Quentin Dupieux : Tout à fait. La troupe, chacun a sa petite participation, c’est une autre saveur. Là c’est vraiment pour Raphaël, donc la focale est sur ce personnage. Ça a même remis en question mon rapport au temps. Je sais que je fais des films ramassés, je suis comme Yannick, je considère que c’est une prise d’otages de montrer un film. J’enlève le gras pour ne pas enfermer les gens trop longtemps. Mais même là je suis sidéré de voir à quel point un personnage peut traverser tout ça en si peu de temps à l’écran.

Yannick est ainsi le maître total du film, le temps du récit est son propre temps.

Quentin Dupieux : Le côté temps réel donne ça aussi, on a l’impression d’être avec eux. On vit une heure qui paraît plus longue, parce que c’est une prise d’otages. Il y a trois ellipses, mais tout le premier tronçon, c’est du temps réel.

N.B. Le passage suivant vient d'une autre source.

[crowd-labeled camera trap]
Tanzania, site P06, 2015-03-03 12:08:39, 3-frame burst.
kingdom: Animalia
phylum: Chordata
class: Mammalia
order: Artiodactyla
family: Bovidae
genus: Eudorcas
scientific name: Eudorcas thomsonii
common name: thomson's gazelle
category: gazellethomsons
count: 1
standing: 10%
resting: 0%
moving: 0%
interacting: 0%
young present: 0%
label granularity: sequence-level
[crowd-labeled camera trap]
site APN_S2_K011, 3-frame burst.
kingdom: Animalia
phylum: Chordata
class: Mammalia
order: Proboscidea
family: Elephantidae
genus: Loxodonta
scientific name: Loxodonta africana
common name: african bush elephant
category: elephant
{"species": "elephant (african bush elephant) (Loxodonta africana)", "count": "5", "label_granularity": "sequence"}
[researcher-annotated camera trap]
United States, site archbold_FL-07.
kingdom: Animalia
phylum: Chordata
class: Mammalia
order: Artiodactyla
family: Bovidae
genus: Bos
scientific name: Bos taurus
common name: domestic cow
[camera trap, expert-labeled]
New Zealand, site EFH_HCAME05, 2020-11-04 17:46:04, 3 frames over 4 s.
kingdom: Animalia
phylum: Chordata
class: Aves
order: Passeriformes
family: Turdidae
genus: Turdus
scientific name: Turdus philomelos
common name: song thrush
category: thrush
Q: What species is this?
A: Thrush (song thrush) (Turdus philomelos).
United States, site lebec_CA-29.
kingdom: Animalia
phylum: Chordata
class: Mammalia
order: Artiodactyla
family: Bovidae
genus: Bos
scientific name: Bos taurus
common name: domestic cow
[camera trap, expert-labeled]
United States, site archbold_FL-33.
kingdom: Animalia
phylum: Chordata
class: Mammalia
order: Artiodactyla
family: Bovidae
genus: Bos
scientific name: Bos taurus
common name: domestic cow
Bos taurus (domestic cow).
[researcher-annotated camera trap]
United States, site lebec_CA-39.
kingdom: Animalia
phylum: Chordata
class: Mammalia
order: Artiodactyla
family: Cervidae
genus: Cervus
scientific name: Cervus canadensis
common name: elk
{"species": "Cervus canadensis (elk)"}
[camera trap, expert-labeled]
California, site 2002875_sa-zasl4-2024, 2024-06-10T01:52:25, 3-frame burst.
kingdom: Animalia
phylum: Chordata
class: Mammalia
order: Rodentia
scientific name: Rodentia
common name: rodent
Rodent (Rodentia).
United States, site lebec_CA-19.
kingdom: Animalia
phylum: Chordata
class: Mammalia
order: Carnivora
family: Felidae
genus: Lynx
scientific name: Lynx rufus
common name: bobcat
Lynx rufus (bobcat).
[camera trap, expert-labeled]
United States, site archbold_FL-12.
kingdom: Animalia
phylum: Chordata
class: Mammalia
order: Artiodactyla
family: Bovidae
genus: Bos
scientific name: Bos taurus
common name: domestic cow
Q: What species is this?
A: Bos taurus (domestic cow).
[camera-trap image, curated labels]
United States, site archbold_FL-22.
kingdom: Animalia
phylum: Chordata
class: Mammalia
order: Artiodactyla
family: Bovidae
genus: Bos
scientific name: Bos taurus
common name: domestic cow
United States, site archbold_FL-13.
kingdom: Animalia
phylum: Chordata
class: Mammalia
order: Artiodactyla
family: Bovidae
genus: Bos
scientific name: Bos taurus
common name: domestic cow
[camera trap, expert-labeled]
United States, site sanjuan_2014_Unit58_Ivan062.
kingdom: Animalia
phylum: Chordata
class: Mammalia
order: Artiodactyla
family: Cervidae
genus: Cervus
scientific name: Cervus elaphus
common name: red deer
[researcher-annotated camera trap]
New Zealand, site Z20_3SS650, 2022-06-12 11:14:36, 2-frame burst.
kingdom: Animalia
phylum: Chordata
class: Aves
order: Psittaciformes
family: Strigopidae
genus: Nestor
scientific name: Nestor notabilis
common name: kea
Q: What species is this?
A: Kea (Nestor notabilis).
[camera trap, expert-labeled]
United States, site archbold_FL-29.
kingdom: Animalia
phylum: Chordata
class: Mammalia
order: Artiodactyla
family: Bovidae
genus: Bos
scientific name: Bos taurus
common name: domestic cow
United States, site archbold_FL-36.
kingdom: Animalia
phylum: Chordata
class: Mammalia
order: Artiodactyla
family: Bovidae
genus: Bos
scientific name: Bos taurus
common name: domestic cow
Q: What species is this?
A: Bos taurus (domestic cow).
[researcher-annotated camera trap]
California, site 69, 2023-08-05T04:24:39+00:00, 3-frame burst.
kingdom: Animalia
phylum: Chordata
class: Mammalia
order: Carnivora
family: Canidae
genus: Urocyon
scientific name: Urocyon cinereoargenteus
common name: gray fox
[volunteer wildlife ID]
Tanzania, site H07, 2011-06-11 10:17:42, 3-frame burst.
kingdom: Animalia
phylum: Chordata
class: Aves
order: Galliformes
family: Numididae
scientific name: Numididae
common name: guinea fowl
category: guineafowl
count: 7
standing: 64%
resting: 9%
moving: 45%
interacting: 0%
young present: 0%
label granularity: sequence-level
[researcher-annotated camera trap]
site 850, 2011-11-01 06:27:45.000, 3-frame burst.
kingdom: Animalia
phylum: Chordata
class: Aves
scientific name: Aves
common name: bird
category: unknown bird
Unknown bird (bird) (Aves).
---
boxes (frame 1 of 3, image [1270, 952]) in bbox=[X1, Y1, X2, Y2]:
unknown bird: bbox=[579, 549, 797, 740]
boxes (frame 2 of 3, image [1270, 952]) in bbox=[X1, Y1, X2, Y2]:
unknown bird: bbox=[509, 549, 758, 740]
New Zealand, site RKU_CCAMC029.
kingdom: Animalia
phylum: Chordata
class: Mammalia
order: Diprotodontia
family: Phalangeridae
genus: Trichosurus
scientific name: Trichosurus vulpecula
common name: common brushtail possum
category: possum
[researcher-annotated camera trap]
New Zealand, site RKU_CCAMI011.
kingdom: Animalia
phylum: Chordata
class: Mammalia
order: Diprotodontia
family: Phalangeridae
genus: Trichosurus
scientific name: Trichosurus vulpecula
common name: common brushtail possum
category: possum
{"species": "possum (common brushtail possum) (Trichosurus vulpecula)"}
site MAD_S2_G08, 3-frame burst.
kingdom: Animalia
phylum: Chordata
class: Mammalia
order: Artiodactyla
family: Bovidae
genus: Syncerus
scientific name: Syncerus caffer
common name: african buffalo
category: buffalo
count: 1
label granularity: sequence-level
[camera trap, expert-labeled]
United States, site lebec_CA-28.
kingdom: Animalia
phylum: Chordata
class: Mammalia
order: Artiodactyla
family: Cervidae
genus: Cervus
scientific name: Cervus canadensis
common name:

Il nous est arrivés de tourner des séquences de 15 minutes, presque pas remontés.

Raphaël, quelle sensation domine quand on tient le rôle-titre d'un film de Quentin Dupieux ?

Raphaël Quenard : Le plaisir, le plaisir ! Comme je suis fan de l’artiste, j’ai une adhésion à l’univers que je n’ai pas eue avec beaucoup de réalisateurs. C'est un cadeau cette trajectoire, ce personnage. Après, il a fallu être sérieux. Mes premiers monologues, ce sont de belles tartines, les attaques sont brutales, entières, complètes. Oeuf - jambon - fromage dès le départ ! Galette de sarrasin en pleine poire dès la première assiette. C’était une chance, un cadeau.